[Dataset rows]
····················

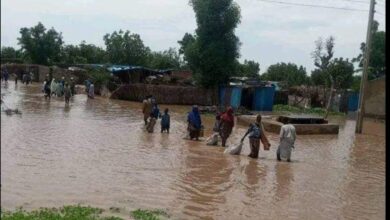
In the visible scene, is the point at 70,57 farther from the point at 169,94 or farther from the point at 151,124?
the point at 151,124

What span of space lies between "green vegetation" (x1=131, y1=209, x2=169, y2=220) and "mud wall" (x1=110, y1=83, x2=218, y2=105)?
2932 cm

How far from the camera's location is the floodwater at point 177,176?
27.5 feet

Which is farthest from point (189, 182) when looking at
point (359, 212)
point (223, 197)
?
point (359, 212)

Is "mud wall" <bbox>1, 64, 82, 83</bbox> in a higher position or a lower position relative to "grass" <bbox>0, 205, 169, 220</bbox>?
higher

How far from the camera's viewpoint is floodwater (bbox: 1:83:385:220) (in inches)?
329

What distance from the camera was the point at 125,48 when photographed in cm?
5478

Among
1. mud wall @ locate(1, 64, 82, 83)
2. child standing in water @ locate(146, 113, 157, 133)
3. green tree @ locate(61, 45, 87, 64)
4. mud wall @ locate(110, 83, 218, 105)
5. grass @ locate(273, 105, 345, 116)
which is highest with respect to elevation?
green tree @ locate(61, 45, 87, 64)

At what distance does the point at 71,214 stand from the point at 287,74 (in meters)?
55.5

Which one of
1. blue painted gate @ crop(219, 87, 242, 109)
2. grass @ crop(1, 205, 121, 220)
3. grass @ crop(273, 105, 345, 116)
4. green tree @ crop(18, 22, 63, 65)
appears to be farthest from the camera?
green tree @ crop(18, 22, 63, 65)

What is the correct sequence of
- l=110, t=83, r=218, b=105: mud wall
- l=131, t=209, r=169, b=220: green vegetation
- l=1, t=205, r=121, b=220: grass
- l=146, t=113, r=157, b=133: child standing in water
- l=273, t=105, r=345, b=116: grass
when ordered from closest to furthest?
l=1, t=205, r=121, b=220: grass, l=131, t=209, r=169, b=220: green vegetation, l=146, t=113, r=157, b=133: child standing in water, l=110, t=83, r=218, b=105: mud wall, l=273, t=105, r=345, b=116: grass

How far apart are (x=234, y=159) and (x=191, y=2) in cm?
2540

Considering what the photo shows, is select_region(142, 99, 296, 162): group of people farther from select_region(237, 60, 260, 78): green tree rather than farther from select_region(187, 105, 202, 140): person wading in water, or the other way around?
select_region(237, 60, 260, 78): green tree

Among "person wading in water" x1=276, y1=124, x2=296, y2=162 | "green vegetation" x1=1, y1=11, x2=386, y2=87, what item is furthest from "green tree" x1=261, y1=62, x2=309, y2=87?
"person wading in water" x1=276, y1=124, x2=296, y2=162

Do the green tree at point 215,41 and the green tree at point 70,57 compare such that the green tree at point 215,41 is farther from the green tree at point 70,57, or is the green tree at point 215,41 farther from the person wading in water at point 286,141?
the person wading in water at point 286,141
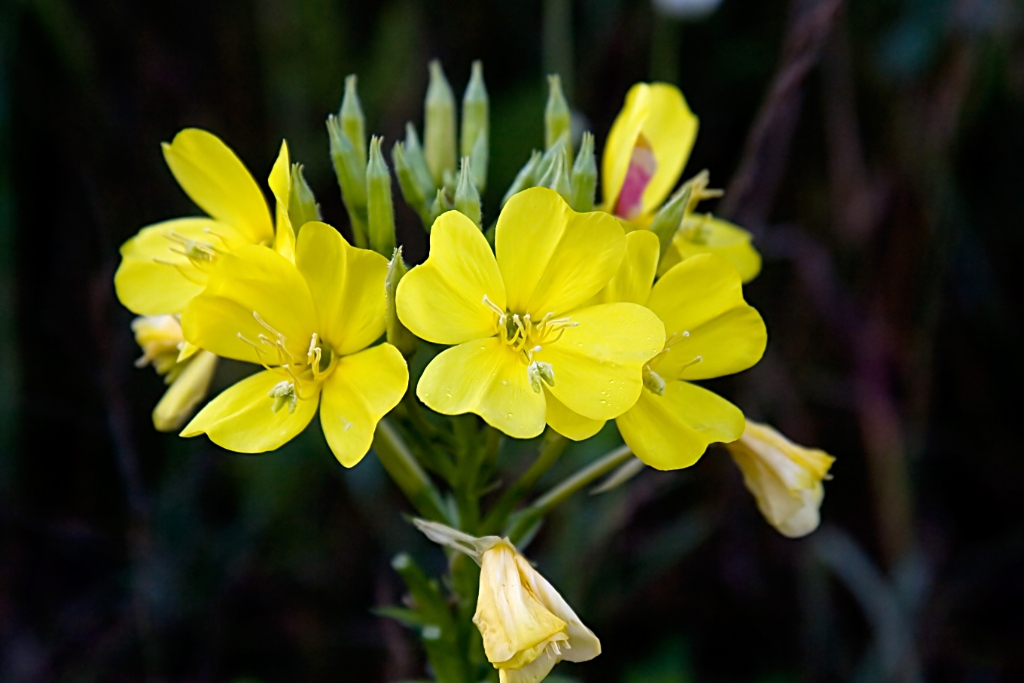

····················

Show every line of the records that contains the string "farther", treating uppercase and lowercase as different.

RESULT FOR THIS TASK:
In the visible scene, is the point at 70,57 farther from the point at 169,94 or farther from the point at 151,124?
Considering what the photo shows, is select_region(142, 99, 296, 162): group of people farther from select_region(237, 60, 260, 78): green tree rather than farther from select_region(187, 105, 202, 140): person wading in water, or the other way around?
Do the green tree at point 215,41 and the green tree at point 70,57 compare such that the green tree at point 215,41 is farther from the green tree at point 70,57, or is the green tree at point 215,41 farther from the person wading in water at point 286,141?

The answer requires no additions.